The lakes of India
From the valley of Kashmir to the southern cities like Chennai, a number of cities in India are termed as “city of lakes”.
Variety of lakes in India
Different parts of the country has different kinds of lakes. The lakes differ from each other on basis of factors such as size and presence of water.
Lakes that have water around the whole year are termed as permanent. For example: Dal lake, Wular lake.
Most Indian lakes are permanent, however, some contain water only during the rainy season.
Some lakes have water only in the rainy season. These lakes are called as seasonal lakes. For example: Badhkal lake.
The Badkhal lake is an example of a seasonal lake.
Lakes can also be freshwater or saltwater. The Sambhar lake in Rajasthan is a saltwater lake.
It lies in the region of inland drainage, and its water is used to produce salt.
Freshwater lakes are mostly present in the Himalayas, formed when the snow in glaciers melt.
Wular lake is a classic example of this type of lakes.
Formation of Indian lakes
Indian lakes have been formed by a variety of activities.
Some lakes are the result of wind, river, and human activities.
Other lakes may be formed due to glacial action.
Most freshwater lakes have glacial origins, such as those in the Himalayas.
Oxbow lake is a U-shaped lake that forms when a wide meander of a river is cut off, creating a free-standing body of water.
Kanwar taal is an example of Oxbow lakes. These are formed when meandering rivers form cutoffs that develop into lakes. Rivers that flow in curves are said to be meandering rivers.

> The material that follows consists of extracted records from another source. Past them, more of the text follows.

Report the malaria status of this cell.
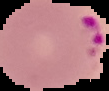

It is parasitized.

Image is 109×91 pixels. From a thin blood smear. The area outside the segmented cell region is set to black.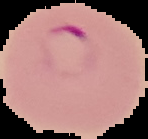
Summary:
  - Image size: 148×139 pixels
  - Image type: cell region segmented out of the field of view; surrounding area masked to black
  - Preparation: thin blood smear
  - Result: malaria parasites detectedClassify this cell by malaria status.
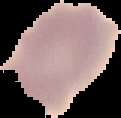
It is uninfected.

Image is 121×118 pixels. Segmented cell region on a black background. From a thin blood film.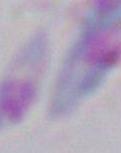

Captured at 1000x magnification. Micrograph. Toxoplasma gondii is shown.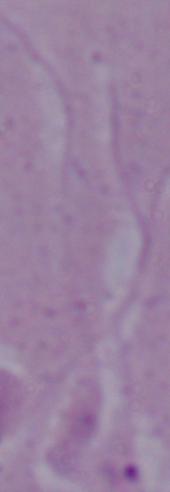
Micrograph. A Leishmania parasite is seen. 1000x magnification.Give the position of every Plasmodium parasite visible.
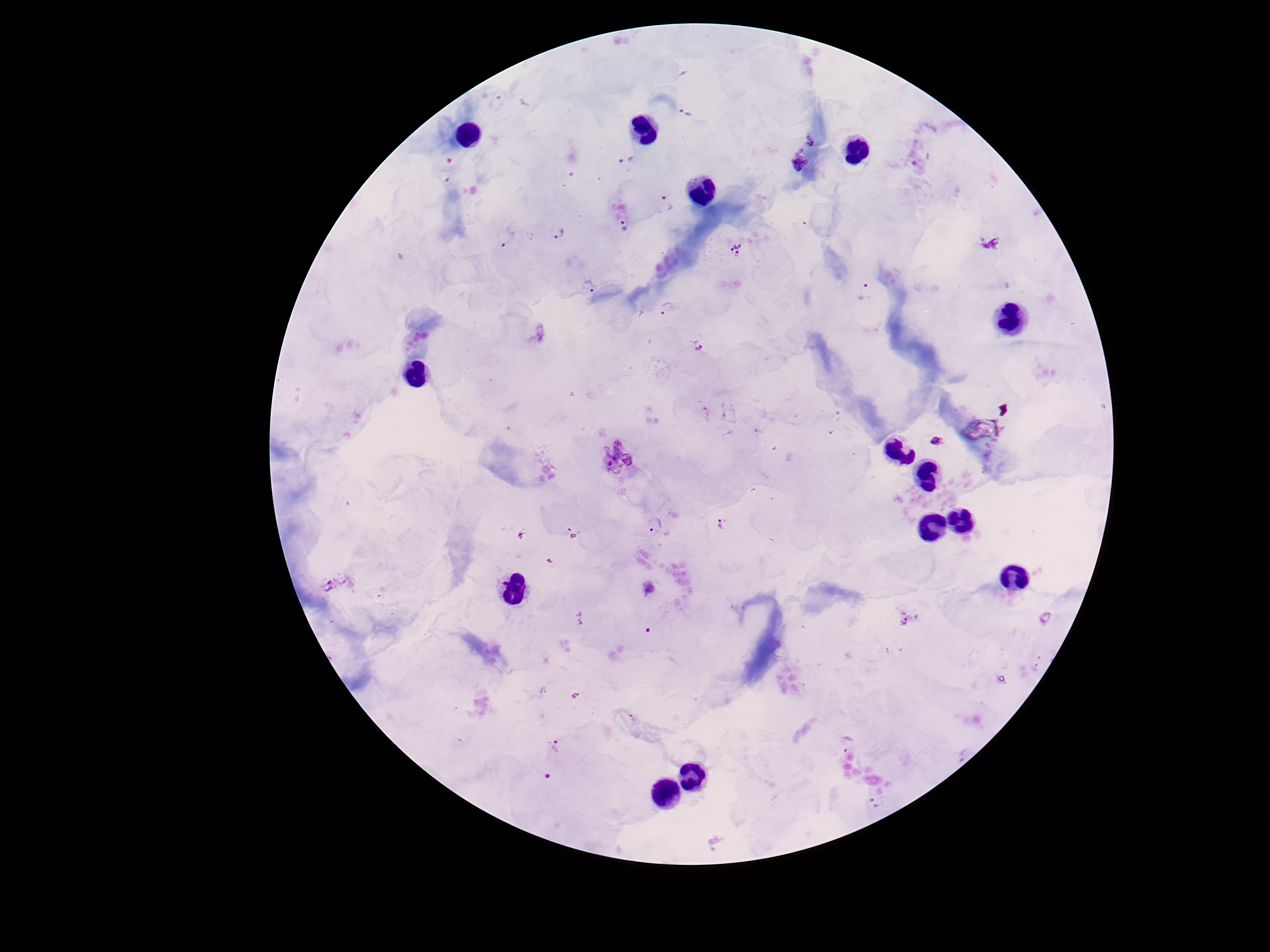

In coastal areas, spits and bars end up forming lagoons.
The Chilika and the Kolleru lakes are prime examples of lagoons.

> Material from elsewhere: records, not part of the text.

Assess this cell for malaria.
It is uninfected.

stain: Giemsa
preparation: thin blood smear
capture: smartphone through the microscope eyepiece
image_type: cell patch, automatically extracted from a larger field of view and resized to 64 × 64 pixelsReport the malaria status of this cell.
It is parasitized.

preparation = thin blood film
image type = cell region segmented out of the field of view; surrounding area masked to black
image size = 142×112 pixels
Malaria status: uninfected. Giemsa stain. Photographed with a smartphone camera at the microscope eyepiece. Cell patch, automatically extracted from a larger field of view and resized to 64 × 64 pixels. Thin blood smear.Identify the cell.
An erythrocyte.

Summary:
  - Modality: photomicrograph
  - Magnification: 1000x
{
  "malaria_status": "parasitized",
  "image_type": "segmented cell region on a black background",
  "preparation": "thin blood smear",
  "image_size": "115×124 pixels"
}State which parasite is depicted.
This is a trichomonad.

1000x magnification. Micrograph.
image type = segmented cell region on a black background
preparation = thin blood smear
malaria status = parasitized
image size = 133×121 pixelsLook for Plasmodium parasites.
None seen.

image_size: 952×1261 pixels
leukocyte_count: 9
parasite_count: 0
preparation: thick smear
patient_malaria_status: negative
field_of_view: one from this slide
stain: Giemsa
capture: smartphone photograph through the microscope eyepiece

Lakes can even be formed as a result of tectonic activity. For example, the Wular lake in Kashmir.
The Wular lake is also the largest freshwater lake in India.
Lakes formed due to human activities include the Guru Gobind Sagar, formed due to the Bhakra Nangal Dam project.
The value of Indian lakes
Lakes contribute greatly to the economy of a country.

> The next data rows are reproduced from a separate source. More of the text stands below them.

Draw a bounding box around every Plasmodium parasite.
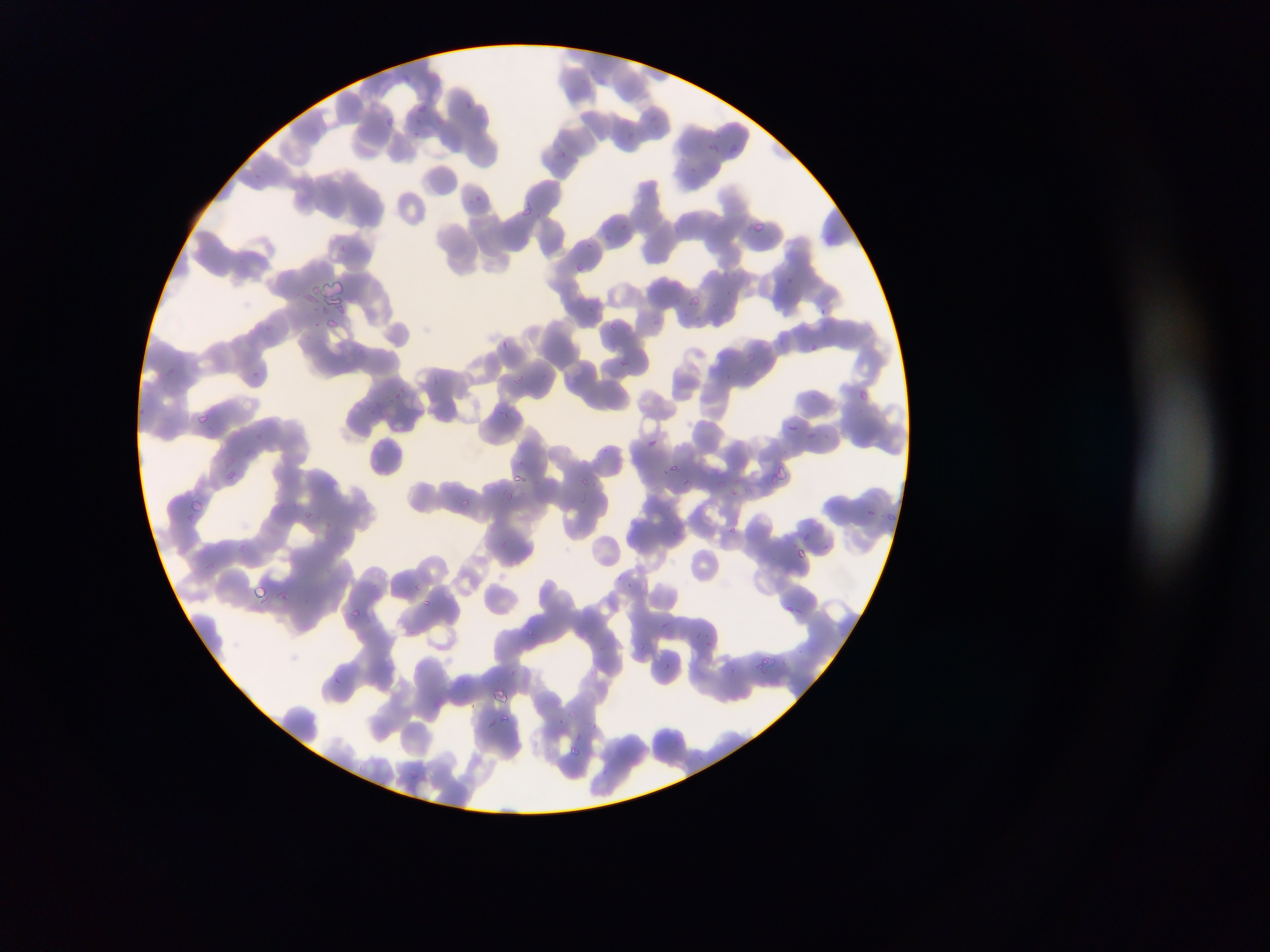
Approximate bounding boxes as left top right bottom in pixels.
Plasmodium parasites: 417 98 437 116; 381 114 397 131; 725 138 744 159; 706 143 727 159; 554 150 575 162; 471 192 488 207; 518 202 533 220; 748 218 769 237; 621 220 639 236; 585 236 596 252; 568 260 583 274; 312 284 319 296; 690 291 711 309; 819 305 847 327; 650 315 668 333; 326 318 339 330; 499 339 511 351; 613 352 641 372; 253 368 267 385; 434 377 449 393; 856 383 872 406; 387 384 419 404; 195 413 210 425; 786 423 802 434; 807 429 823 441; 647 433 660 446; 664 461 684 478; 776 464 798 485; 227 469 237 481; 681 473 703 490; 509 475 529 488; 728 483 742 500; 458 496 472 510; 193 500 208 520; 860 503 882 524; 884 507 904 529; 724 523 744 541; 791 545 818 564; 614 568 646 594; 248 582 275 606; 424 596 434 609; 349 602 366 619; 778 603 808 618; 659 615 674 627; 525 625 536 642; 754 658 772 676; 663 660 670 669; 492 685 513 702; 566 710 581 722; 497 713 518 727; 568 741 581 759.

Summary:
  - Image size: 1270×952 pixels
  - Capture: mobile-phone photograph through a microscope
  - Preparation: thin blood smear
  - Country: Ghana
  - Field of view: single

Lakes also serve as great tourist spots. The Dal lake is a prime example.
Without lakes, the places like Nainital and Srinagar would not have been as beautiful as they are today!
Lakes can be used for generating energy by hydel power.
Lakes also maintain natural beauty and help influence tourism.
In rains, lakes prevent flooding, and in dry seasons, they help maintain an even flow of water.
Lakes also moderate the climate of their surroundings and help maintain a healthy river flow.
Indian lakes are of a vast variety in terms of size and other characteristics.
Lakes include permanent and seasonal lakes, and saltwater/freshwater lakes.
They can be formed as the result of glacial, human, or even tectonic activity.
Lakes are of extreme importance to the ecosystem and environment.
They help regulate climate, control flow of rivers, and attract tourism.